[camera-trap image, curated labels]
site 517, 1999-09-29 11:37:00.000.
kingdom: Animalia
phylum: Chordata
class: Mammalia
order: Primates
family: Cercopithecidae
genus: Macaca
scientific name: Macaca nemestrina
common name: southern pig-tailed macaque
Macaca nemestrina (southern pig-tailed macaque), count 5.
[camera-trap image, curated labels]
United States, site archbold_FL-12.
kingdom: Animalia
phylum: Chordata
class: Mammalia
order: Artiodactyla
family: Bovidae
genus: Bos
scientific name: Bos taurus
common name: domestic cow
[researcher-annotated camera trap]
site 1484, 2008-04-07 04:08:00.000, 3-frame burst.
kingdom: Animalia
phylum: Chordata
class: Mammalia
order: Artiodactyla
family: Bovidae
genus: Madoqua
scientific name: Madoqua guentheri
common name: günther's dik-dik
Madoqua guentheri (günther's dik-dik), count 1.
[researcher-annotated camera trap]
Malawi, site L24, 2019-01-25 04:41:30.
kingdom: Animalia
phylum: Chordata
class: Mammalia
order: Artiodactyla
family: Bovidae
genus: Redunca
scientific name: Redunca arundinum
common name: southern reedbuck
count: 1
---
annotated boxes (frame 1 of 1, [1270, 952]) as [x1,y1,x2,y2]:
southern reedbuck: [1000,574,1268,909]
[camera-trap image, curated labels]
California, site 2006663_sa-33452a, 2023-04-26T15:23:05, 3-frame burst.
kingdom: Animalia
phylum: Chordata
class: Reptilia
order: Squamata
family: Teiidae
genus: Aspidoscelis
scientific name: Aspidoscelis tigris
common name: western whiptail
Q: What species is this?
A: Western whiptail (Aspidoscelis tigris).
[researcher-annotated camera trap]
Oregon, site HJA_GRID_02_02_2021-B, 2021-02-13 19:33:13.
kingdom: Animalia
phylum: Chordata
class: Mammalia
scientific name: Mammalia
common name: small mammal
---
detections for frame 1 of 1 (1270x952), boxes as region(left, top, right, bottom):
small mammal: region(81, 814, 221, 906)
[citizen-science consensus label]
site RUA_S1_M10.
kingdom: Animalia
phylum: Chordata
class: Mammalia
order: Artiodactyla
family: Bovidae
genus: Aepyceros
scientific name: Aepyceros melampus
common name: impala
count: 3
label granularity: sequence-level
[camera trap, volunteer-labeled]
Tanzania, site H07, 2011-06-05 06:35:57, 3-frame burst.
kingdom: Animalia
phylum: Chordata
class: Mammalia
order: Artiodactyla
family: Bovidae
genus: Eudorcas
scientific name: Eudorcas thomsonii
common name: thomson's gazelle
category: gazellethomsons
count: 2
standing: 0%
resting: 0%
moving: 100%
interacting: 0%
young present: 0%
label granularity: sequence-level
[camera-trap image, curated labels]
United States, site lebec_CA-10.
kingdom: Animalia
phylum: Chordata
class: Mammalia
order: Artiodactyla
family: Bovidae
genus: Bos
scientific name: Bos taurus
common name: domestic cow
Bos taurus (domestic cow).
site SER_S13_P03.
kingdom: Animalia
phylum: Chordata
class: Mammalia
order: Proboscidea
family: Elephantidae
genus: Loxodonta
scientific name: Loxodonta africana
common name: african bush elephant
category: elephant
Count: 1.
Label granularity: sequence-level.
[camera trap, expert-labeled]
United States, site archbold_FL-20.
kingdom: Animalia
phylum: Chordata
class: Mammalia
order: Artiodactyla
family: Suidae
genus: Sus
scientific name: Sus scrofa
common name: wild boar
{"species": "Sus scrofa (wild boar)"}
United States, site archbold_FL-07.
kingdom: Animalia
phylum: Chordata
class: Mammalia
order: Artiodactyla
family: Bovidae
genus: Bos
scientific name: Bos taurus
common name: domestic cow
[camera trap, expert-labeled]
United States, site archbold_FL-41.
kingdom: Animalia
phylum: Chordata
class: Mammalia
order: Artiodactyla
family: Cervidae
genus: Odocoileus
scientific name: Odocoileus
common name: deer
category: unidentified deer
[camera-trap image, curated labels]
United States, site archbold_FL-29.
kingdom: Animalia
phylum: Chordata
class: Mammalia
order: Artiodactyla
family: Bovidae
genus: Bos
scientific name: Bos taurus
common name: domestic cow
□ □ □ □ □ □ □
Give every line of the listing again. Keep each one exact.

[camera-trap image, curated labels]
site 517, 1999-09-29 11:37:00.000.
kingdom: Animalia
phylum: Chordata
class: Mammalia
order: Primates
family: Cercopithecidae
genus: Macaca
scientific name: Macaca nemestrina
common name: southern pig-tailed macaque
Macaca nemestrina (southern pig-tailed macaque), count 5.
[camera-trap image, curated labels]
United States, site archbold_FL-12.
kingdom: Animalia
phylum: Chordata
class: Mammalia
order: Artiodactyla
family: Bovidae
genus: Bos
scientific name: Bos taurus
common name: domestic cow
[researcher-annotated camera trap]
site 1484, 2008-04-07 04:08:00.000, 3-frame burst.
kingdom: Animalia
phylum: Chordata
class: Mammalia
order: Artiodactyla
family: Bovidae
genus: Madoqua
scientific name: Madoqua guentheri
common name: günther's dik-dik
Madoqua guentheri (günther's dik-dik), count 1.
[researcher-annotated camera trap]
Malawi, site L24, 2019-01-25 04:41:30.
kingdom: Animalia
phylum: Chordata
class: Mammalia
order: Artiodactyla
family: Bovidae
genus: Redunca
scientific name: Redunca arundinum
common name: southern reedbuck
count: 1
---
annotated boxes (frame 1 of 1, [1270, 952]) as [x1,y1,x2,y2]:
southern reedbuck: [1000,574,1268,909]
[camera-trap image, curated labels]
California, site 2006663_sa-33452a, 2023-04-26T15:23:05, 3-frame burst.
kingdom: Animalia
phylum: Chordata
class: Reptilia
order: Squamata
family: Teiidae
genus: Aspidoscelis
scientific name: Aspidoscelis tigris
common name: western whiptail
Q: What species is this?
A: Western whiptail (Aspidoscelis tigris).
[researcher-annotated camera trap]
Oregon, site HJA_GRID_02_02_2021-B, 2021-02-13 19:33:13.
kingdom: Animalia
phylum: Chordata
class: Mammalia
scientific name: Mammalia
common name: small mammal
---
detections for frame 1 of 1 (1270x952), boxes as region(left, top, right, bottom):
small mammal: region(81, 814, 221, 906)
[citizen-science consensus label]
site RUA_S1_M10.
kingdom: Animalia
phylum: Chordata
class: Mammalia
order: Artiodactyla
family: Bovidae
genus: Aepyceros
scientific name: Aepyceros melampus
common name: impala
count: 3
label granularity: sequence-level
[camera trap, volunteer-labeled]
Tanzania, site H07, 2011-06-05 06:35:57, 3-frame burst.
kingdom: Animalia
phylum: Chordata
class: Mammalia
order: Artiodactyla
family: Bovidae
genus: Eudorcas
scientific name: Eudorcas thomsonii
common name: thomson's gazelle
category: gazellethomsons
count: 2
standing: 0%
resting: 0%
moving: 100%
interacting: 0%
young present: 0%
label granularity: sequence-level
[camera-trap image, curated labels]
United States, site lebec_CA-10.
kingdom: Animalia
phylum: Chordata
class: Mammalia
order: Artiodactyla
family: Bovidae
genus: Bos
scientific name: Bos taurus
common name: domestic cow
Bos taurus (domestic cow).
site SER_S13_P03.
kingdom: Animalia
phylum: Chordata
class: Mammalia
order: Proboscidea
family: Elephantidae
genus: Loxodonta
scientific name: Loxodonta africana
common name: african bush elephant
category: elephant
Count: 1.
Label granularity: sequence-level.
[camera trap, expert-labeled]
United States, site archbold_FL-20.
kingdom: Animalia
phylum: Chordata
class: Mammalia
order: Artiodactyla
family: Suidae
genus: Sus
scientific name: Sus scrofa
common name: wild boar
{"species": "Sus scrofa (wild boar)"}
United States, site archbold_FL-07.
kingdom: Animalia
phylum: Chordata
class: Mammalia
order: Artiodactyla
family: Bovidae
genus: Bos
scientific name: Bos taurus
common name: domestic cow
[camera trap, expert-labeled]
United States, site archbold_FL-41.
kingdom: Animalia
phylum: Chordata
class: Mammalia
order: Artiodactyla
family: Cervidae
genus: Odocoileus
scientific name: Odocoileus
common name: deer
category: unidentified deer
[camera-trap image, curated labels]
United States, site archbold_FL-29.
kingdom: Animalia
phylum: Chordata
class: Mammalia
order: Artiodactyla
family: Bovidae
genus: Bos
scientific name: Bos taurus
common name: domestic cow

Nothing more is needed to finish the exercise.